Data provided:
BEGIN

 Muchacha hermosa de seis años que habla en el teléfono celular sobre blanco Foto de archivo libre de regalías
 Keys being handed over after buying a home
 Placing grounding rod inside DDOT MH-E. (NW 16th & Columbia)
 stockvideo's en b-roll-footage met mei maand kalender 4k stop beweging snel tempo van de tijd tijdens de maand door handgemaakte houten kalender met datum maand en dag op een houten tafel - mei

END

Brief: Set down no line except those from the one with "Keys being handed over after buying a home" to the last line of the data, inclusive, each exactly as written.

Result for this exercise:
 Keys being handed over after buying a home
 Placing grounding rod inside DDOT MH-E. (NW 16th & Columbia)
 stockvideo's en b-roll-footage met mei maand kalender 4k stop beweging snel tempo van de tijd tijdens de maand door handgemaakte houten kalender met datum maand en dag op een houten tafel - mei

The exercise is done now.